The 'Game Creator' was a god-tier skill. He could build Night City in his sleep.
---
While Aoyama was basking in his new-found digital divinity, a very different scene was unfolding in a cramped, cluttered apartment across the city.
Hayashi Hirokuni, a veteran mangaka whose hair had turned thin and gray from decades of meeting weekly deadlines, was hunched over his drawing board. His studio was a graveyard of crumpled paper, discarded ink bottles, and the lingering scent of stale ramen.
Behind him, a young assistant was frantically coloring a page. "Kenji, hurry up with that shading. The editor is coming in an hour!"

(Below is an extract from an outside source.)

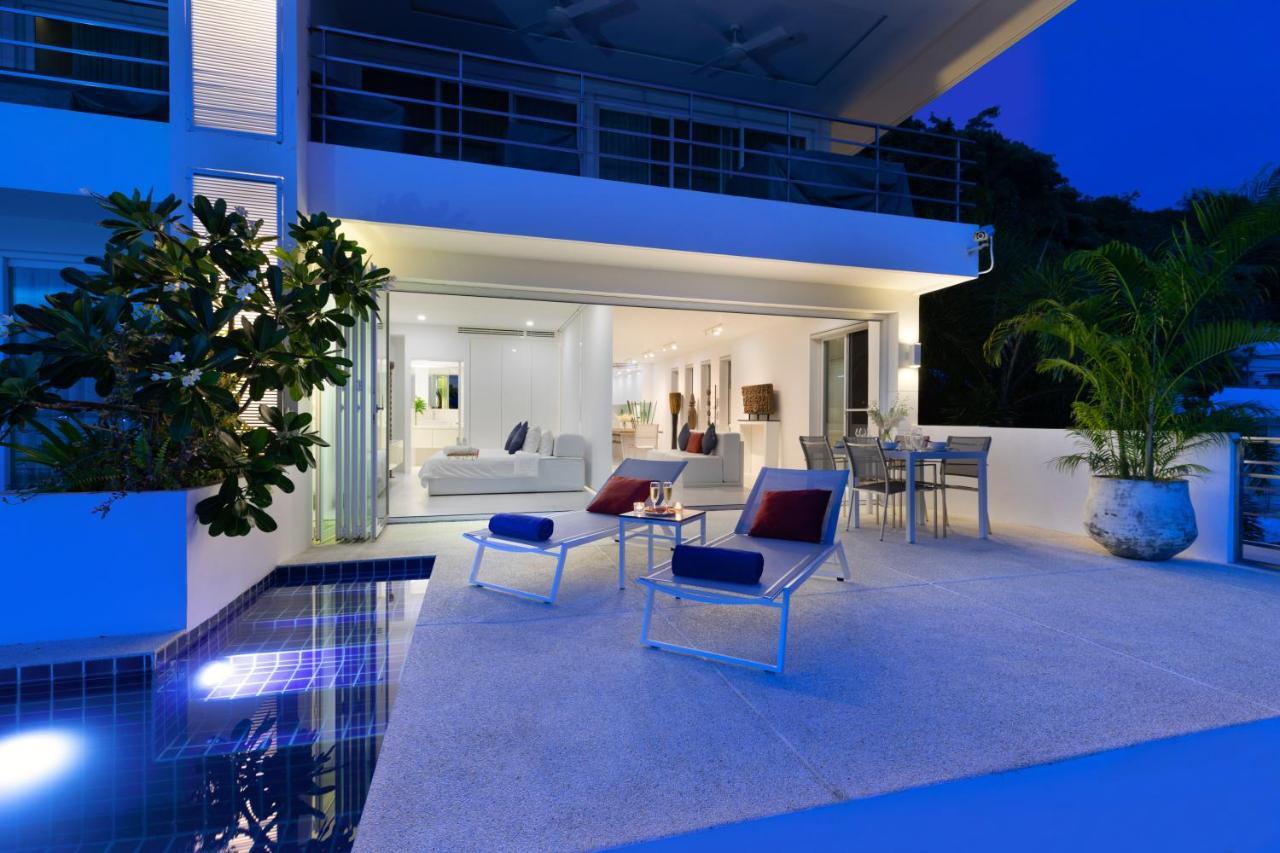 UniQue BoutiQue Residences - last minute hotel in Koh Samui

Hayashi Hirokuni stood up, his vision swimming. He felt a sudden, sharp pressure behind his eyes. He reached for his water glass, his hand trembling.
CRACK.
The glass hit the floor, shattering into a thousand diamond-like shards. A second later, the heavy sound of a body hitting the floorboards echoed through the room.
"Sensei? Hayashi-sensei!"
---
The next morning, Hiroshi Oumi, the Editor-in-Chief of Manga World, received a phone call that turned his blood cold.
"What? Hayashi Hirokuni had a stroke? He's in ICU?"
He listened as the hospital liaison explained the situation. Overwork, high blood pressure, and a lifetime of stress had finally caught up with the veteran creator. His series, one of the mainstays of the weekly magazine, would have to go on indefinite hiatus.
Hiroshi Oumi hung up the phone, rubbing his temples. They had a void in the weekly lineup, a prime spot that needed to be filled immediately by a series with enough momentum to keep the readers' attention.
...
It was a tragedy for Hayashi, but for the magazine, it was a catastrophe.
He looked at the latest popularity rankings on his desk. At the very top, even as a semi-monthly series, was Edgerunners.
"Aoyama," Hiroshi whispered. "Looks like you're finally stepping into the big leagues."